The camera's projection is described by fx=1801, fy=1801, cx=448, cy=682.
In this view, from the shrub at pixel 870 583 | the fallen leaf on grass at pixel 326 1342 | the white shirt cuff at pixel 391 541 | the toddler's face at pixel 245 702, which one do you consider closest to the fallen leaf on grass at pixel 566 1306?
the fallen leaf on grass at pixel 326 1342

※ ※ ※

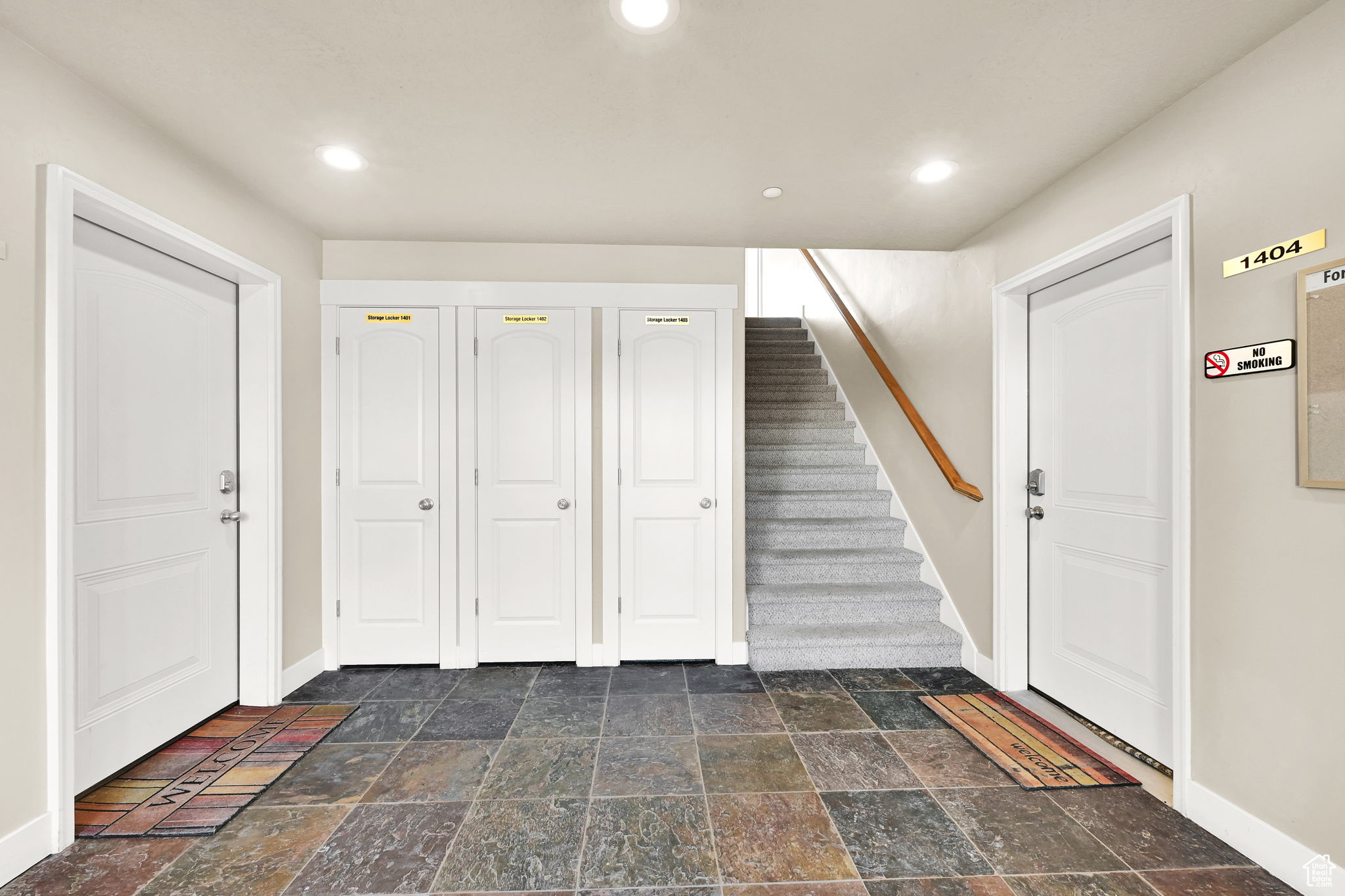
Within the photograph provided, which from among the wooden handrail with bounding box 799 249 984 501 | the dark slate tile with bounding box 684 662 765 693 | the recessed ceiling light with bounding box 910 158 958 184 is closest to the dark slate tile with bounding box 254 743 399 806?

※ ※ ※

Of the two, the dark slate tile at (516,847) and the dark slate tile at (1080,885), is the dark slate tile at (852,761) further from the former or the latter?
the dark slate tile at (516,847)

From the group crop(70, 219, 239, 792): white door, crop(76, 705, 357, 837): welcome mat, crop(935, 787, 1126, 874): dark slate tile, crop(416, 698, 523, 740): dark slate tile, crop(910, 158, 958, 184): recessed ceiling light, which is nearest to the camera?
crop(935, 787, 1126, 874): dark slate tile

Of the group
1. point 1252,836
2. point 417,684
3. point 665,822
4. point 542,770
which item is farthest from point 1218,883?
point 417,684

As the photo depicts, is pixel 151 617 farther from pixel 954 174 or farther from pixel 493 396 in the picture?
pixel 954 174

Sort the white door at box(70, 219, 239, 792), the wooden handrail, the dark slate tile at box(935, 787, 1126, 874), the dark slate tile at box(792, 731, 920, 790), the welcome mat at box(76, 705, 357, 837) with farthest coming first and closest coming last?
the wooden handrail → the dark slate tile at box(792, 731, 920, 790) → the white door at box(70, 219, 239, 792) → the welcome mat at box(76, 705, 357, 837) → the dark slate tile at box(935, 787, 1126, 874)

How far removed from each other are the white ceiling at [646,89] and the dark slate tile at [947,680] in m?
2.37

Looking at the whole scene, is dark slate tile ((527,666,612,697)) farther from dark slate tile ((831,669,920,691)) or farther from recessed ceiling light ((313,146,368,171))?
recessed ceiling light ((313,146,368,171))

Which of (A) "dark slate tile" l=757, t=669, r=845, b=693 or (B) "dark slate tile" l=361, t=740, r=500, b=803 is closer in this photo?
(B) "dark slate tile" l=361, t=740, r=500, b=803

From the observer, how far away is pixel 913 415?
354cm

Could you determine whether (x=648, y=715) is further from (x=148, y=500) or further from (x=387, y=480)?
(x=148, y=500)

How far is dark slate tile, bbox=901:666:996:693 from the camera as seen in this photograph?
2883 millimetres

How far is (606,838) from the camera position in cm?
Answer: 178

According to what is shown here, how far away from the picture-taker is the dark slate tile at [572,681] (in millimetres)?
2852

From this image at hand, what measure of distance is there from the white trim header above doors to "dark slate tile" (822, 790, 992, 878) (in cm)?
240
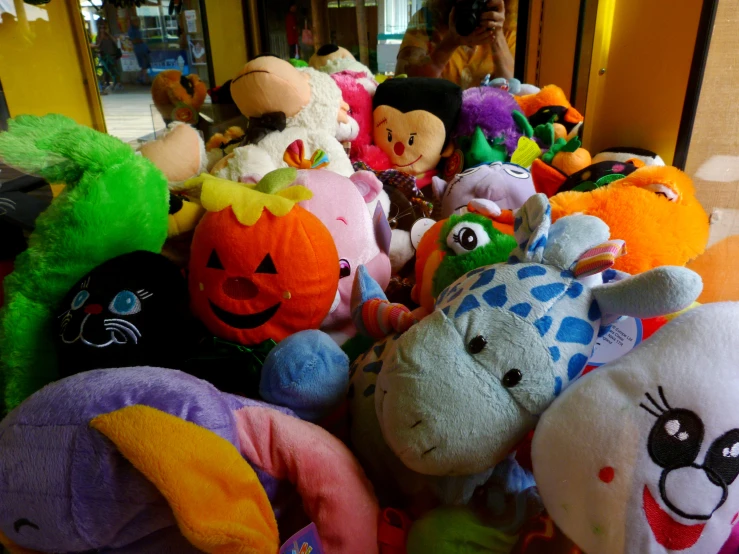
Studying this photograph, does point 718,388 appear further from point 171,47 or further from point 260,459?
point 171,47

※ ※ ※

> _Written request_
Quote the entries word for word, starting with the line that contains "Sort the white" and continuing through the line that contains "2883 millimetres", including both of those lines.

> _Expected answer_
Sort the white door at box(70, 219, 239, 792), the wooden handrail, the dark slate tile at box(935, 787, 1126, 874), the dark slate tile at box(792, 731, 920, 790), the welcome mat at box(76, 705, 357, 837) with farthest coming first and closest coming last?
the wooden handrail → the dark slate tile at box(792, 731, 920, 790) → the white door at box(70, 219, 239, 792) → the welcome mat at box(76, 705, 357, 837) → the dark slate tile at box(935, 787, 1126, 874)

How far removed from each other are the white ceiling at [646,89] and the dark slate tile at [947,680] in m?
2.37

Looking at the whole scene, is dark slate tile ((527,666,612,697)) farther from dark slate tile ((831,669,920,691)) or farther from recessed ceiling light ((313,146,368,171))?
recessed ceiling light ((313,146,368,171))

Which of (A) "dark slate tile" l=757, t=669, r=845, b=693 or (B) "dark slate tile" l=361, t=740, r=500, b=803 is closer in this photo?
(B) "dark slate tile" l=361, t=740, r=500, b=803

From the observer, how far away is pixel 913 415?
354cm

Could you determine whether (x=648, y=715) is further from (x=148, y=500) or further from (x=387, y=480)?
(x=148, y=500)

How far is dark slate tile, bbox=901:666:996:693 from the camera as seen in this photograph?
2883 millimetres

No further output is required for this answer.